I do crush so there is more pellets and less air in the tube.  Slows the burn and I close the bottom vents by 1/3 and the top vent by 1/4
My cold smokes are under 50° F or 10° C

You're in Columbia and in the summer season.  What is your temperature?


----------



## cmayna (Jan 3, 2021)

Just thinking..... a mailbox mod with it's exhaust tube up against the weber's lower vent.


----------



## Fueling Around (Jan 3, 2021)

Diane Julie said:


> I think a great pellet tube ins. could help you with that, as it helped me


??


----------



## Jchoyos (Jan 3, 2021)

cmayna said:


> Just thinking..... a mailbox mod with it's exhaust tube up against the weber's lower vent.
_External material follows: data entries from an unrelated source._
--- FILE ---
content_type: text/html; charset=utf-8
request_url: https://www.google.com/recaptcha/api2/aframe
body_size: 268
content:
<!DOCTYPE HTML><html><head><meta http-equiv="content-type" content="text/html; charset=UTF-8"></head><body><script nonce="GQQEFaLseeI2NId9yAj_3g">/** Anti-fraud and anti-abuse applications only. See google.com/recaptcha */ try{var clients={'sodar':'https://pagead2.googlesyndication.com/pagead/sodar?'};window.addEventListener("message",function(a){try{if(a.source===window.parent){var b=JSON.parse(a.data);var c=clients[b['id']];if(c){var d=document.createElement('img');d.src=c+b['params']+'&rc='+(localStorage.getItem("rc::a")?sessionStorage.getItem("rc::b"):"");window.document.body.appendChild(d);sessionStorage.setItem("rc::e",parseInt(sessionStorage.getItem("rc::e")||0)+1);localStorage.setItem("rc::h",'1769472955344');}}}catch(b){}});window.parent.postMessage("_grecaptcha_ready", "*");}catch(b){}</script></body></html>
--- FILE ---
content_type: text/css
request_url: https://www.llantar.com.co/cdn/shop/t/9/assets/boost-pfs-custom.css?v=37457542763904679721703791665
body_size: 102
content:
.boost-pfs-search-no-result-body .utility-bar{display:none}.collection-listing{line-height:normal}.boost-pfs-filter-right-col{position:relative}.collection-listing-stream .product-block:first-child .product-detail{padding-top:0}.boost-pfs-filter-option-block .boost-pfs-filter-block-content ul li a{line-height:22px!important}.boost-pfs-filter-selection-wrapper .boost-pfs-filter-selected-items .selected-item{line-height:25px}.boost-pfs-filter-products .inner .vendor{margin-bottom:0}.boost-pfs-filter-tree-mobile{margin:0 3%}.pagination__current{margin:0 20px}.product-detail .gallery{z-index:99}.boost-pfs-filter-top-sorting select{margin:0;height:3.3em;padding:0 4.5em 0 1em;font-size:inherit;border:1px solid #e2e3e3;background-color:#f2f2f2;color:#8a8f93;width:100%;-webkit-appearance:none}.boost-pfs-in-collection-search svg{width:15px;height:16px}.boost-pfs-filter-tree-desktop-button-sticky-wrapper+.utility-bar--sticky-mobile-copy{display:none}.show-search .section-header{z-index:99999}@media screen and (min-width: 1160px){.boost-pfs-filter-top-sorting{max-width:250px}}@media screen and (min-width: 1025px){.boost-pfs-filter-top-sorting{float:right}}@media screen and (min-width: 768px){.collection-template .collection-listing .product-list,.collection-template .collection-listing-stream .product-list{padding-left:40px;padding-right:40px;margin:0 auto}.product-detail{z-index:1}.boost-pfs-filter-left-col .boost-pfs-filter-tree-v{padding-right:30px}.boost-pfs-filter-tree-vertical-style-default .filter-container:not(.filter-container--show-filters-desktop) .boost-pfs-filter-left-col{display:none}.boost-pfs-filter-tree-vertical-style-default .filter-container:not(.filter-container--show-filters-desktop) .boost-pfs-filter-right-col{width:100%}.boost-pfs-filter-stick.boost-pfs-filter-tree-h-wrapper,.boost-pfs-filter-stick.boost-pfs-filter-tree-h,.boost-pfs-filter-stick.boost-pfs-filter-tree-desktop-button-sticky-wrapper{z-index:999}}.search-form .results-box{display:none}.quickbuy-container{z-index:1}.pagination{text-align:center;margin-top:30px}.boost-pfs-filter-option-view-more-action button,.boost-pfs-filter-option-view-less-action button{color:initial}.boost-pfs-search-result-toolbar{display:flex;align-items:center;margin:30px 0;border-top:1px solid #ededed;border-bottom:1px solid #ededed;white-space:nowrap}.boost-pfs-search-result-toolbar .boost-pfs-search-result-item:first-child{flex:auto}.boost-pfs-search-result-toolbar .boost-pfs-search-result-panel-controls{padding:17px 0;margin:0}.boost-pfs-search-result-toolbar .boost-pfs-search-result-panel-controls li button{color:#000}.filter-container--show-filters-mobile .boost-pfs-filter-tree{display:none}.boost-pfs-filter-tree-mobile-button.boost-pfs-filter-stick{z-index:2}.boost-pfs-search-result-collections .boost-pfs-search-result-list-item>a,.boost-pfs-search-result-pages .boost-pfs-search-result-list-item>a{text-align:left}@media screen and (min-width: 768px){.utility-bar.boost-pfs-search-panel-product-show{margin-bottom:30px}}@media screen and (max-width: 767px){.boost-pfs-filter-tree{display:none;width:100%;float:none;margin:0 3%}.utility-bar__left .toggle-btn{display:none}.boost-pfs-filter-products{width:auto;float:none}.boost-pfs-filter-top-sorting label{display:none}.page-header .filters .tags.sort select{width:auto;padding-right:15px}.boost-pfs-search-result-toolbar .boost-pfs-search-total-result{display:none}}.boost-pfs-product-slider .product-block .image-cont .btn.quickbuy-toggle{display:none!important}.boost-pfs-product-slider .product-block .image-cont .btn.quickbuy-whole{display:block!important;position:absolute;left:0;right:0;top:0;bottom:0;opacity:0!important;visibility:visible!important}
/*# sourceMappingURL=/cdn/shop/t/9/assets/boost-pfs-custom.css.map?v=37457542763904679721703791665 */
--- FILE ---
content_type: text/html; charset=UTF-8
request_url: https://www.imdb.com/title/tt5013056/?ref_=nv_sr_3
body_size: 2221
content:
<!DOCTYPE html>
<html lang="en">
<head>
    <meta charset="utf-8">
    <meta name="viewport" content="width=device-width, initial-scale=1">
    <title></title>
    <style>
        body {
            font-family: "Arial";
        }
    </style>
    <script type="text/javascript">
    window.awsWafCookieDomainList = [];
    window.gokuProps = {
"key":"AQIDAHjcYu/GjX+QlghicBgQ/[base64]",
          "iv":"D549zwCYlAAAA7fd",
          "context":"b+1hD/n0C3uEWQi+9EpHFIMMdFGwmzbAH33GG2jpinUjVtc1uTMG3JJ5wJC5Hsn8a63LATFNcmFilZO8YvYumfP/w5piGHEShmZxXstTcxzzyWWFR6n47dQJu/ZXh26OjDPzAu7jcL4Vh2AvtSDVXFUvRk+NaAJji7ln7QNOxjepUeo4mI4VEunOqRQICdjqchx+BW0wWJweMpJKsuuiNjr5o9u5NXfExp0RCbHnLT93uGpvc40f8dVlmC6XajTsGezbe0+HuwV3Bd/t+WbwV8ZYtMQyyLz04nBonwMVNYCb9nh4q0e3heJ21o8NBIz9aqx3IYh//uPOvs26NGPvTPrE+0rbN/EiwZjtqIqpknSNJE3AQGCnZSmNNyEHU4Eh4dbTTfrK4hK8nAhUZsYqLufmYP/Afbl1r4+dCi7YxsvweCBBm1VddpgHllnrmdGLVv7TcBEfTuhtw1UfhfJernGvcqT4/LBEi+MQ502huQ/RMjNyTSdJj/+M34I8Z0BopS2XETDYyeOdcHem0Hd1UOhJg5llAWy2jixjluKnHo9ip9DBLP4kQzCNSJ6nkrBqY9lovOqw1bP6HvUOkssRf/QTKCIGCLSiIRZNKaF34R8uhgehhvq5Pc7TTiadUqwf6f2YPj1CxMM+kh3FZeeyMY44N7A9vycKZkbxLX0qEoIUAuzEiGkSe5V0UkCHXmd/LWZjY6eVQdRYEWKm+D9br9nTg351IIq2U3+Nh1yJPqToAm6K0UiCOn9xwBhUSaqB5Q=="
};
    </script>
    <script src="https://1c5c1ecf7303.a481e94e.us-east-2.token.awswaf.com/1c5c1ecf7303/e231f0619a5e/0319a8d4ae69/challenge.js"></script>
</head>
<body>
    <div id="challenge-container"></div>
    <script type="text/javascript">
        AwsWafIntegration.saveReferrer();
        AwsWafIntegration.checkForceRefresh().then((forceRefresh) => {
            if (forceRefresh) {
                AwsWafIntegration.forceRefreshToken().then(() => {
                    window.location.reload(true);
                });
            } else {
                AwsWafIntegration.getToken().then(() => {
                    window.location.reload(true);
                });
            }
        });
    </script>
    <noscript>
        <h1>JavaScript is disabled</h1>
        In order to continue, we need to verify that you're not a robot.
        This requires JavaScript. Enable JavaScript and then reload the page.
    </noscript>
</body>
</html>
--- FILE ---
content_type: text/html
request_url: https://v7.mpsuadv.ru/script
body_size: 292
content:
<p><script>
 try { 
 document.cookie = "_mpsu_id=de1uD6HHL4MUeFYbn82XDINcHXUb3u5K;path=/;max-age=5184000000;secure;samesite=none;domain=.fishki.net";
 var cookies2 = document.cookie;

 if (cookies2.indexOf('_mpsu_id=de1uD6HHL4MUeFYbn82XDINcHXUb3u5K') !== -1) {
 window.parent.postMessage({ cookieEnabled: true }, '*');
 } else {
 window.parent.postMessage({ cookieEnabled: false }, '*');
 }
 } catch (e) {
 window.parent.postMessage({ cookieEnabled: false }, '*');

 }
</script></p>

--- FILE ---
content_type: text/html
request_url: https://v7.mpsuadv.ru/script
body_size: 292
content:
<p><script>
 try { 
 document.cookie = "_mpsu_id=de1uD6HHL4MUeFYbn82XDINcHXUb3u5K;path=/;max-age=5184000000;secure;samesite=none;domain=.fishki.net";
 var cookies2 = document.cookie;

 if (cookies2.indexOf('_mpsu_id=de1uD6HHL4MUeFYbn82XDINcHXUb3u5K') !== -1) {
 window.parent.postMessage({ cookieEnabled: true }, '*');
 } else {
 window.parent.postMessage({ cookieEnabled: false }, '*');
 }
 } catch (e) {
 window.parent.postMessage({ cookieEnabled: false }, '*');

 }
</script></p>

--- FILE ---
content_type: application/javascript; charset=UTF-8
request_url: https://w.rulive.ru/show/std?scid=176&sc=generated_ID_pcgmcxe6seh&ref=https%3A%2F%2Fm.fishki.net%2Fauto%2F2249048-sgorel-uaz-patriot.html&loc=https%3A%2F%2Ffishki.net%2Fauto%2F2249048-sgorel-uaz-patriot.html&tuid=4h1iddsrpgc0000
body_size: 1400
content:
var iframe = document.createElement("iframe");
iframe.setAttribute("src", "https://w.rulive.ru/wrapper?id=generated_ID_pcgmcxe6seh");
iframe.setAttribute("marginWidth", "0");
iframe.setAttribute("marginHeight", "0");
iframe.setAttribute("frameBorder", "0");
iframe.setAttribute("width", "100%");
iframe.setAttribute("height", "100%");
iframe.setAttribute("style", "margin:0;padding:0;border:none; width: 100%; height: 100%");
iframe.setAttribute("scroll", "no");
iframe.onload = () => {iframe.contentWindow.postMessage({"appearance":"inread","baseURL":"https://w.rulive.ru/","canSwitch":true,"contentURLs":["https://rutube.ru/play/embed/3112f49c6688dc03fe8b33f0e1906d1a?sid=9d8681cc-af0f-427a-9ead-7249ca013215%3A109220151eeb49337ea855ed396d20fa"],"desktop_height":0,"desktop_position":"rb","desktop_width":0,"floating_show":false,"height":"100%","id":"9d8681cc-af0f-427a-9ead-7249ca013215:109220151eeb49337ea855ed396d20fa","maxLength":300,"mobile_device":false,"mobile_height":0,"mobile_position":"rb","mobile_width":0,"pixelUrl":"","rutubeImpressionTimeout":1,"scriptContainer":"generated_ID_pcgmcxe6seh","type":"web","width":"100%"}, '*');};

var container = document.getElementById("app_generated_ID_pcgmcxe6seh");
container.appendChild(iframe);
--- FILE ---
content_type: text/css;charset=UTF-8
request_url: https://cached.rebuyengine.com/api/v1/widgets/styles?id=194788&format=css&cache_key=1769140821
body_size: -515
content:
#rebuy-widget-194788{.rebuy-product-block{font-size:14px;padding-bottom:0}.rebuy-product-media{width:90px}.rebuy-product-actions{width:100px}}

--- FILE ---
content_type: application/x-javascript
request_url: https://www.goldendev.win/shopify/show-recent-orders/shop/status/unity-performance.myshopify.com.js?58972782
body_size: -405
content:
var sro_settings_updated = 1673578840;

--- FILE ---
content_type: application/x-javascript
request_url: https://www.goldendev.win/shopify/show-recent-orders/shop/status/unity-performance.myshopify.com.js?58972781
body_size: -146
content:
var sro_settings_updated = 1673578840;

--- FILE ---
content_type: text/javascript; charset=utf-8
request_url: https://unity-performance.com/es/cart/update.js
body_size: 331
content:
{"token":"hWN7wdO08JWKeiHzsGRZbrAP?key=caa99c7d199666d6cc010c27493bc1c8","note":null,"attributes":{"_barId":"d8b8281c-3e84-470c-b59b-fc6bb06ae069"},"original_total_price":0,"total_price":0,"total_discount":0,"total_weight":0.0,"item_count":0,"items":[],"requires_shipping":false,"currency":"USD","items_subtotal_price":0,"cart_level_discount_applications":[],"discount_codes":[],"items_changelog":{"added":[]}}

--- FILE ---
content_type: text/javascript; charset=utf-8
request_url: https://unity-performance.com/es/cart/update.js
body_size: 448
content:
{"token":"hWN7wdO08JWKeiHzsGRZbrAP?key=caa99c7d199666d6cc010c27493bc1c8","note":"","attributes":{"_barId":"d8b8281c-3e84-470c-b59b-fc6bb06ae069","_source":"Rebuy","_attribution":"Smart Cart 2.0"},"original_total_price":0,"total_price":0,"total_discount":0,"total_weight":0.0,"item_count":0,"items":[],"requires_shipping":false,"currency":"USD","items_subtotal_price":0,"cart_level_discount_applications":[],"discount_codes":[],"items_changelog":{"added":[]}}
Pardon my ignorance, I do not know what a mailbox mod is, can you explain? Thanks a lot


----------



## Jchoyos (Jan 3, 2021)

Fueling Around said:


> I cold smoke using a pellet tube (appears the same as yours) and I don't get that much smoke.  Yes, I get that much cloud after lifting the kettle cover, but it goes away.
> I don't make dust from the pellets.  Search dust and you will find the methods people use to wet and pulverize the pellets into a granular dust.
> I do crush so there is more pellets and less air in the tube.  Slows the burn and I close the bottom vents by 1/3 and the top vent by 1/4
> My cold smokes are under 50° F or 10° C
> ...


Hi! Thanks for your answer, I do get lots of smoke coming from the tube, here in Colombia, in my city it varies temperature from 69f to 89 f so it is rather hot, I'll do some tests tomorrow with all that you guys has suggested


----------